Earlier examples include Max Scherzer’s seven-year, $210 million contract with the Nationals, which featured substantial deferrals, and former Mets outfielder Bobby Bonilla’s famous buyout that turned a $5.9 million obligation into annual payments extending into the 2030s.

Rendon’s deferral is smaller in scale but fits the same pattern: a large 2026 cash obligation converted into a series of smaller payments that will stretch years beyond his last game for the Angels.

Angels seek flexibility amid long rebuild

General manager Perry Minasian had signaled at the winter meetings that the club was exploring ways to gain short-term financial flexibility, including potentially deferring the final year of Rendon’s contract, if the player and union agreed.

The Angels entered the 2025-26 offseason after another losing year, extending a playoff drought that dates to 2014. They lost Ohtani to free agency after the 2023 season, Trout has missed significant time with injuries, and high-dollar commitments to veterans such as Albert Pujols, Josh Hamilton and Rendon have limited payroll maneuverability at various points over the last decade.

This winter, the club has focused on acquiring players with past success but recent struggles or injury histories, a group that includes right-hander Alek Manoah on a one-year deal, relievers Drew Pomeranz, Jordan Romano and Kirby Yates, and right-hander Grayson Rodriguez in a trade. The Angels also added infielder Vaughn Grissom.

“Have we done a lot of things that have an element of risk to them this offseason? Yes,” Minasian said in a recent interview. “With that being said, we believe there’s a major reward on a lot of these guys. They’ve done it in the past, and they’re motivated to do it again.”

With Rendon no longer projected to occupy third base, the position becomes an immediate need. The Angels are also looking for another starting pitcher, additional bullpen help and a center fielder.
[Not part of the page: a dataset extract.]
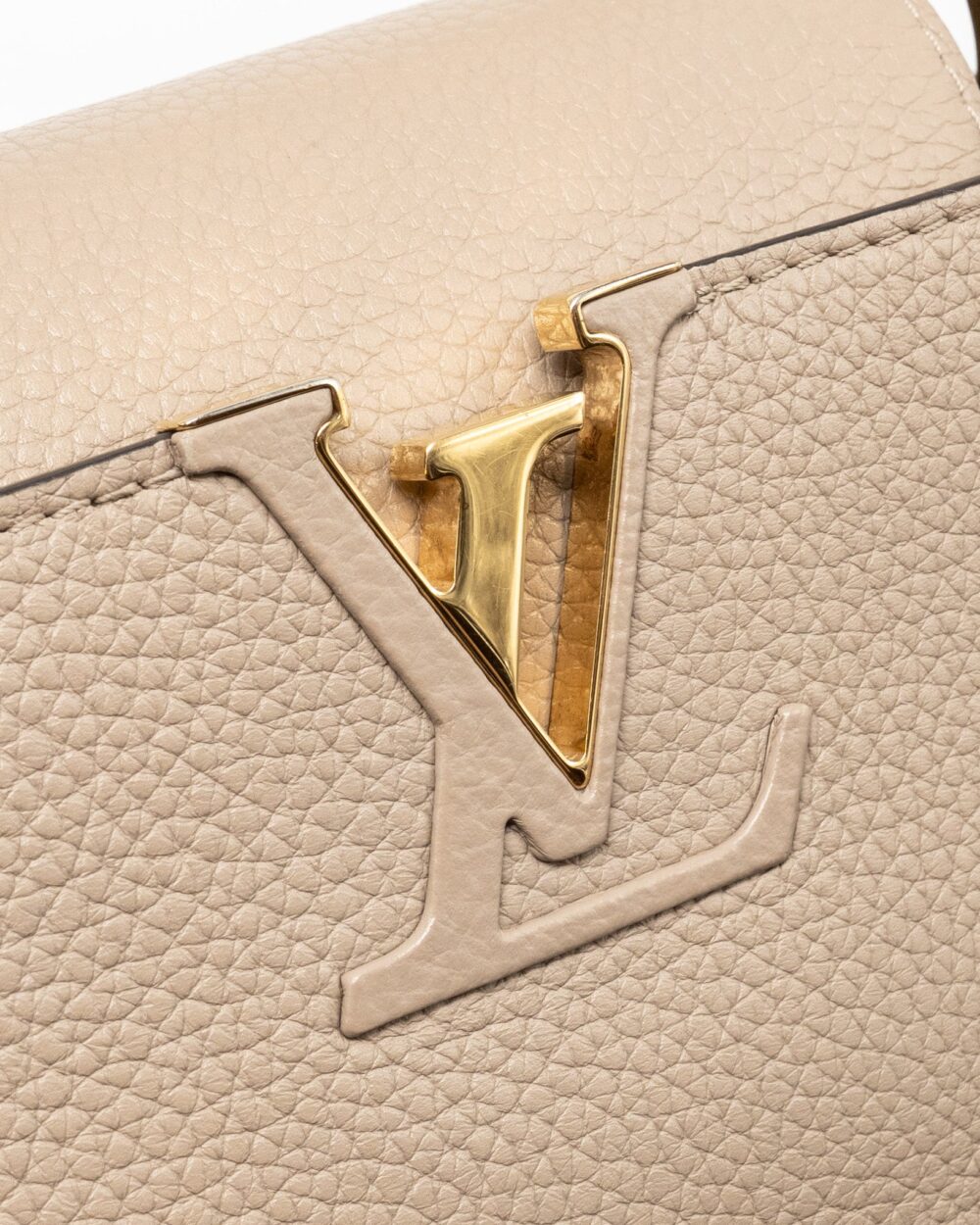 AAA Replica Louis Vuitton LV CAPUCINES MM TAURILLON LEATHER LIGHT GREY GHW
Team officials have indicated that the club’s projected payroll for 2026 sits well below last season’s level, suggesting room for at least one significant addition. How much of that flexibility stems directly from Rendon’s deferral is not yet clear, because the precise present-value calculations and tax implications have not been made public.

A long tail to a short tenure

For Rendon, the restructuring extends his financial connection to the Angels even as his on-field role effectively ends. He will continue to rehab from hip surgery near his home in Texas while the team in Anaheim attempts to reset around new pitchers and a looming vacancy at third base.

For the club, the move marks a quiet administrative conclusion to a marquee signing that never delivered the expected production, even as its financial effects will be felt for years.

The Angels will not see Rendon in their lineup in 2026. They will, however, continue to see his name on their financial ledgers, a reminder of both the risks of long-term guarantees and the growing reliance on deferred money as teams try to manage those risks without simply walking away.